Он был оплакан всей страной как славнейший и любимейший из когда-либо рождавшихся в ней принцев и с громкими причитаниями похоронен в Кентерберийском соборе. Сегодня рядом с гробницей Эдуарда Исповедника можно видеть его изваянную из камня фигуру, лежащую на спине в старинных черных доспехах, а на крюке над ней — древнюю кольчугу, шлем и пару латных рукавиц, которые, как хотелось бы верить, когда-то носил Черный Принц.
Король Эдуард ненадолго пережил своего знаменитого сына. На старости лет он так пленился прелестями некой Алисы Перрерс, что ни в чем не мог ей отказать и превратил себя в совершенное посмешище. Красотка не стоила ни его любви, ни (куда более ею ценимых) бриллиантов покойной королевы, которые он преподнес ей среди прочих богатейших даров.
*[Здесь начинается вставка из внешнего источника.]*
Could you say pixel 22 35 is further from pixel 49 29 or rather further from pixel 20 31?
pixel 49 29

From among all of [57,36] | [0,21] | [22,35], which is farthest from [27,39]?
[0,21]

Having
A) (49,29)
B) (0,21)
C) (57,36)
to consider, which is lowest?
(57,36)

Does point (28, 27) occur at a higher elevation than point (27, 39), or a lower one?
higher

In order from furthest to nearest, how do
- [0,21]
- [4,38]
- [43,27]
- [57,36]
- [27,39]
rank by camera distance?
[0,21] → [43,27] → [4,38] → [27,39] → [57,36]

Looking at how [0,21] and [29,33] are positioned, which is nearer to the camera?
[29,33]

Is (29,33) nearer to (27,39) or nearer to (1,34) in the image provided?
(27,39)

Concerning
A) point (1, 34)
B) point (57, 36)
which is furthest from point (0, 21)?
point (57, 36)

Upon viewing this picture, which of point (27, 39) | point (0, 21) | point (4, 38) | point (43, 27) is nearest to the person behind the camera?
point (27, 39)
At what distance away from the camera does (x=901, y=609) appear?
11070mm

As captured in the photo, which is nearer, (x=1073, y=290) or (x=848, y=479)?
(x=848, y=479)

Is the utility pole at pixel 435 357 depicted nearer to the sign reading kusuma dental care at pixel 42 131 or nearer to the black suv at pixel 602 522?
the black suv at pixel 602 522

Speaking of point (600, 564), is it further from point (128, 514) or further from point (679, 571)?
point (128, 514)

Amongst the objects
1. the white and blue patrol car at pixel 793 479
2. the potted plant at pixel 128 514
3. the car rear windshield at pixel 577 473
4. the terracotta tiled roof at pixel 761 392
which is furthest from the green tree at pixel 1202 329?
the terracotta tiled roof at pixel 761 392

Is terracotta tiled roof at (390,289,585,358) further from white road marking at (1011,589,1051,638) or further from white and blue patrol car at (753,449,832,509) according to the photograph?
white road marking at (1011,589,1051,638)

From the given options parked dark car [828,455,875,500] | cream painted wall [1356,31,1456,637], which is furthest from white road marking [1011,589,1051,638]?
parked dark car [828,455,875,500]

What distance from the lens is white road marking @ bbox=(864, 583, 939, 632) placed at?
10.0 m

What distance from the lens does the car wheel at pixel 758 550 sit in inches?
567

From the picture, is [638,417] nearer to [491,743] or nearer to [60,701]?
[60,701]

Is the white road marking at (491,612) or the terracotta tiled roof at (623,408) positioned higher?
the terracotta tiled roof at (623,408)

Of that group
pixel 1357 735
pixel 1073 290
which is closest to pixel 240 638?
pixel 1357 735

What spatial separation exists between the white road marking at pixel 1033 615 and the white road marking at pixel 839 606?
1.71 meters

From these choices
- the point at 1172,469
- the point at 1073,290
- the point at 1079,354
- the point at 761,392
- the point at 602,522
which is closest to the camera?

Утром того дня, когда королю сведено было почить вечным сном, она сняла с его пальца драгоценный перстень и упорхнула, предоставив бессовестным слугам обирать умирающего. Только один добрый священник его не предал и ходил за ним до конца.
Царствование Эдуарда Третьего, помимо того, что прославлено великими победами, о которых я вам рассказывал, достопамятно расцветом зодчества и возведением Виндзорского замка. И еще более — возвышением Уиклифа, бедного приходского священника, много преуспевшего, благодаря своему удивительному дару слова, в разоблачении честолюбия и продажности папы и всей возглавляемой им церкви.
В это царствование в Англию была открыта дорога фламандцам, которые осели в Норфолке и наладили там выработку лучшего сукна, чем то, в какое прежде одевались англичане. Орден Подвязки (штука в своем роде замечательная, хотя далеко не столь полезная, как добротное сукно нации) был учрежден тогда же. Говорят, однажды на балу король поднял с пола подвязку, соскользнувшую с ножки дамы, и произнес: «Ноппі soit qui mal у pense», что значит: «Позор тому, кто дурно об этом подумает». Придворные всегда охочи подражать словам и поступкам государей, и так принадлежность дамского туалета превратилась в почетнейший из орденов. За что купил, за то и продаю: барыша не беру.
Глава XIX. Англия при Ричарде Втором (1377 г. — 1399 г.)
Корона перешла к одиннадцатилетнему сыну Черного Принца Ричарду, нареченному королем Ричардом Вторым. Весь английский народ готов был обожать юного престолонаследника в память о его доблестном родителе. Что же до господ и дам, толокшихся при дворе, то они провозгласили венценосного отрока прекраснейшим, мудрейшим и достойнейшим даже из монархов, который господа и дамы, толкущиеся при дворах, обычно провозглашают прекраснейшими, мудрейшими и достойнейшими из людей. Столь беспардонно льстить несмышленому ребенку — значит погубить в зародыше все, что в нем заложено хорошего, и для Ричарда это добром не кончилось.